THE PROBLEM: In the essay on becoming a writer, what book has the writer tried twice to read before giving up?

READING TEXT:
(This little essay was originally written for the Random House web site.)
I can’t define myself as a writer without mentioning Lenny Horowitz, my high school English teacher. I never called him Mr. Horowitz. He let us call him Lenny.
Lenny sent my world in a completely different direction (and if you’d seen the direction I was going at the time, you’d understand that he was a lifesaver): he taught me to love reading again, and he told me I could write.
When I was little, nobody had to teach me to love reading. Books were water; I was a duck. I pitched into Dr. Seuss, Winnie the Pooh, the Black Stallion series. I was unstoppable. Then came school, in which my irresistible force met an immovable object. I hated the books I was given to read. They didn’t speak to me. They were almost as bad as–I hate to even utter the word–homework.
I began to avoid reading if possible. I honed the talent of writing book reports on books I hadn’t read. To this day, I have a chip on my shoulder about the classics. I’ve tried twice to read Moby Dick. I give up. I’m not ashamed, either. I like modern, fast-moving fiction. I’ve taken my last run at the great white whale. Ever. It’s over.

RAW DATA:

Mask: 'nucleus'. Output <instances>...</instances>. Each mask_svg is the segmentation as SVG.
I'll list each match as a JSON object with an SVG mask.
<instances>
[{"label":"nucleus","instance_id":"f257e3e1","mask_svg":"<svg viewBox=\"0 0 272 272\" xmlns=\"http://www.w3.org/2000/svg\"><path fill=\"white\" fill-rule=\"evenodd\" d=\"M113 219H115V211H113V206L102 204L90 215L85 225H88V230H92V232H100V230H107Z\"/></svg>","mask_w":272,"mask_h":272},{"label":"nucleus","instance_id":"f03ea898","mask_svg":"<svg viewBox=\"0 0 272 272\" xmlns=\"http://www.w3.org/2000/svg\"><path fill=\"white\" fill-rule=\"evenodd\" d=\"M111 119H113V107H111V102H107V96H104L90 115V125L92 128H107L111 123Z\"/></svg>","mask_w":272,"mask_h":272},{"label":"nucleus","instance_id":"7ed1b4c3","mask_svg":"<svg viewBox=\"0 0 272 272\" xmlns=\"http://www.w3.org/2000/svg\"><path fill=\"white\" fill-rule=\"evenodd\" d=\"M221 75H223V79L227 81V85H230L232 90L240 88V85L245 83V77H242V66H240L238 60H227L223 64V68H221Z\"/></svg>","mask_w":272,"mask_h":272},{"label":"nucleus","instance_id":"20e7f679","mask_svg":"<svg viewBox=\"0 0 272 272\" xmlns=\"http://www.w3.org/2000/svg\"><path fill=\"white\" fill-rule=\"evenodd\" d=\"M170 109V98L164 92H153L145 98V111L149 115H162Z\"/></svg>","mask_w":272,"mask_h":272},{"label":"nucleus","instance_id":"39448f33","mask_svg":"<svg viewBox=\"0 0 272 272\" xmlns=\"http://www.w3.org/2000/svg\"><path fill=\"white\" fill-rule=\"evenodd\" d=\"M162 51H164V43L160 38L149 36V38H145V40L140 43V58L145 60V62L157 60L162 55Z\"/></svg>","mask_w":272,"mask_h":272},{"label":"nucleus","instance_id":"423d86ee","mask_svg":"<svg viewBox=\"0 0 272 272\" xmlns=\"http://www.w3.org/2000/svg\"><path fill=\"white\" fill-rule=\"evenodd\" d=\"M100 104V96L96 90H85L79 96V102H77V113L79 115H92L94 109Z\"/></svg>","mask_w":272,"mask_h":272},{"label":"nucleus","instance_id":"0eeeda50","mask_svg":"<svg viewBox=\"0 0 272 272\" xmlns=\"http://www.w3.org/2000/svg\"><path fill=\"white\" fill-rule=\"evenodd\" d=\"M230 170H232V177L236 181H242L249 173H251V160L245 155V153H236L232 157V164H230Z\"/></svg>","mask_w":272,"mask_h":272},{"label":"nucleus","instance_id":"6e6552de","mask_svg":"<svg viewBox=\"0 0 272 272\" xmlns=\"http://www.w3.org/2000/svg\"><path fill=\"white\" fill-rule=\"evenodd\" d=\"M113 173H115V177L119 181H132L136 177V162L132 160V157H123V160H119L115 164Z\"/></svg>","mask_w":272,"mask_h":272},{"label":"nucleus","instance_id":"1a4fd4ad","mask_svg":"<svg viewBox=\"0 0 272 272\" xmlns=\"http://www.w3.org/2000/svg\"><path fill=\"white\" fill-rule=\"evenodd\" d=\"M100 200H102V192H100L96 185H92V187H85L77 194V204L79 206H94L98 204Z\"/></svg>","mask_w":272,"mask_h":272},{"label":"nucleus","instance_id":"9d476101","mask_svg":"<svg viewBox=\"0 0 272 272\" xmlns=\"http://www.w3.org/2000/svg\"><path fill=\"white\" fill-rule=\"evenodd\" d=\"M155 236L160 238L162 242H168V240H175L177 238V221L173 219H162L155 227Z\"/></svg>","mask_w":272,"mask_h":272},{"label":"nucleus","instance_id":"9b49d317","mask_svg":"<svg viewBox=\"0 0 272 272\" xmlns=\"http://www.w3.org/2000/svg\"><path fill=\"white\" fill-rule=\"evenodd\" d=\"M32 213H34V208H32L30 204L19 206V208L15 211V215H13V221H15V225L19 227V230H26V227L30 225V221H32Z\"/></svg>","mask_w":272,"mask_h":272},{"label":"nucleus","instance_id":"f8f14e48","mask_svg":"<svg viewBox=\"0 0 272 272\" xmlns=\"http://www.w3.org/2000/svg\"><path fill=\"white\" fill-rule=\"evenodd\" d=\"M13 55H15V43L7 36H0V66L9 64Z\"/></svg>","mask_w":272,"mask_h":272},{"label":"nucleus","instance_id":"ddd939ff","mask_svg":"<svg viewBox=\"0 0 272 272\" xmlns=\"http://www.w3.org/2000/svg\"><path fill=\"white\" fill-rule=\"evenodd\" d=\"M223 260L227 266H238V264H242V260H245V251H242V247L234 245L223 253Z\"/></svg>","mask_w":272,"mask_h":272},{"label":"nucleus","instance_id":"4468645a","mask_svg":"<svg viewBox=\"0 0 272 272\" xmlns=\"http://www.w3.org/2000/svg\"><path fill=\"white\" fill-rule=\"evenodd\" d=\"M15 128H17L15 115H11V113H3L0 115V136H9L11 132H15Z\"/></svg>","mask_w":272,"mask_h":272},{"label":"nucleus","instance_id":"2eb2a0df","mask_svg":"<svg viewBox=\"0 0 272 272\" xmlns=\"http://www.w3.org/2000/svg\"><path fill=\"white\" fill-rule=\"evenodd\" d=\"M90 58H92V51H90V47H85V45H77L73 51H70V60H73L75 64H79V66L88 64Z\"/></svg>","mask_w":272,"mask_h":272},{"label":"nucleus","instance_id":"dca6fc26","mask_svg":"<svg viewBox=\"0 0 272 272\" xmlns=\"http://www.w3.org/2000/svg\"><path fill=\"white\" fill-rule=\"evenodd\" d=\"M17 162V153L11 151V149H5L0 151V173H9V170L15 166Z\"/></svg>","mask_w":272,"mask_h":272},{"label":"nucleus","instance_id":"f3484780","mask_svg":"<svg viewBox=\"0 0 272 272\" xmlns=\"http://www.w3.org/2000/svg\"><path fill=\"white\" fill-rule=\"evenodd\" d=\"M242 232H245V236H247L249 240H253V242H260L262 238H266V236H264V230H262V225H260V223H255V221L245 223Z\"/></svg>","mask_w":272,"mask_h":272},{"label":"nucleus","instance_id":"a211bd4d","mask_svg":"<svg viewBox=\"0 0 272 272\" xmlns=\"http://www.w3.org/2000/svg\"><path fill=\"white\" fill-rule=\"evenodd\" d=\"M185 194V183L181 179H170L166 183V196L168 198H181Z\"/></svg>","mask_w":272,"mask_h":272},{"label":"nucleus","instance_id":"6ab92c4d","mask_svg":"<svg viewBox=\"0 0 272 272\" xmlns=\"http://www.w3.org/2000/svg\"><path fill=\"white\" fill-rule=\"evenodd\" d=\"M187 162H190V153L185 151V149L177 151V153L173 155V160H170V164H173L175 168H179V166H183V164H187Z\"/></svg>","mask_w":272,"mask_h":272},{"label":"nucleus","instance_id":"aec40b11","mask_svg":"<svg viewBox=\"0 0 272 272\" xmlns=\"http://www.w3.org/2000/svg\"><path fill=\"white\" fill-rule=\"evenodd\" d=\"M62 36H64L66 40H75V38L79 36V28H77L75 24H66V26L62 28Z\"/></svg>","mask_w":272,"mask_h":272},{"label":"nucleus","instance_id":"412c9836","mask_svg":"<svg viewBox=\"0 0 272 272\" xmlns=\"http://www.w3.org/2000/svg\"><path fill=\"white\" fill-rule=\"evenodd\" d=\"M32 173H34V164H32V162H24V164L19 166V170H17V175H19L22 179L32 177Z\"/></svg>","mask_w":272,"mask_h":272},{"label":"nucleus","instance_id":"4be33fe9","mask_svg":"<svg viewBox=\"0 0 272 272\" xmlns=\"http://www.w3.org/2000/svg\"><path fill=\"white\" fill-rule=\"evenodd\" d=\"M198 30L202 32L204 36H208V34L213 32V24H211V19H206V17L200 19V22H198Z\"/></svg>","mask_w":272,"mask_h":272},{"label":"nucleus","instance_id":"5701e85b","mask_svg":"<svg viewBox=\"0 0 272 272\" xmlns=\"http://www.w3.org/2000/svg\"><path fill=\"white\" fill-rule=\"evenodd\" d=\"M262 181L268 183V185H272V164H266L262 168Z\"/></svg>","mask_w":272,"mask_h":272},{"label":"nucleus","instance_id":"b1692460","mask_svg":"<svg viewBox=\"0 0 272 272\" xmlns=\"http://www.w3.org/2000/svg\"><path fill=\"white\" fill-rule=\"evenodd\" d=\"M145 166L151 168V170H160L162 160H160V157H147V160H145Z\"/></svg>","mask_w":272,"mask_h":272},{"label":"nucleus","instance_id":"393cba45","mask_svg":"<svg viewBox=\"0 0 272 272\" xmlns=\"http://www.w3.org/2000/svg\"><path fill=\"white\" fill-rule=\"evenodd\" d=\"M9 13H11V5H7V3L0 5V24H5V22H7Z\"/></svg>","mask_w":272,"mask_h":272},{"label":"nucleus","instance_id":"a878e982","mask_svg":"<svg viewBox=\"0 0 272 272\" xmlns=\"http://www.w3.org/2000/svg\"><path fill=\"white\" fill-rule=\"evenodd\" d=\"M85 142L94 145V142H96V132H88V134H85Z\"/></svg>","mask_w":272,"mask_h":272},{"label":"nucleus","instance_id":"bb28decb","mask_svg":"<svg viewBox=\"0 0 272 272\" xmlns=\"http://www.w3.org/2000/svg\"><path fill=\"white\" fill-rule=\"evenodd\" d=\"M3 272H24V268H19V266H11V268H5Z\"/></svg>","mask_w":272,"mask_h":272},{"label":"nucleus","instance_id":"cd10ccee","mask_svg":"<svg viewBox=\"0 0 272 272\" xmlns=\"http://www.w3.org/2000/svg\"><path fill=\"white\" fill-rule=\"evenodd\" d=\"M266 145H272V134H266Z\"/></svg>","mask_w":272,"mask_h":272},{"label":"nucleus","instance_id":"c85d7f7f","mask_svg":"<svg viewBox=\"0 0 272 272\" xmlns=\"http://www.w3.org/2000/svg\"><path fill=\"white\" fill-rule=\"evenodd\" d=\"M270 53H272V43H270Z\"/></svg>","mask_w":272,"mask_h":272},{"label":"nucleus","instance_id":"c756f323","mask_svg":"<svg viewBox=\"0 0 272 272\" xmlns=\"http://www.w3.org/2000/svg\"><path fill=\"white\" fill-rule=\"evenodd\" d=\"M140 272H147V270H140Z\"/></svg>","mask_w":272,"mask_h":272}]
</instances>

TASK RESPONSE: Moby Dick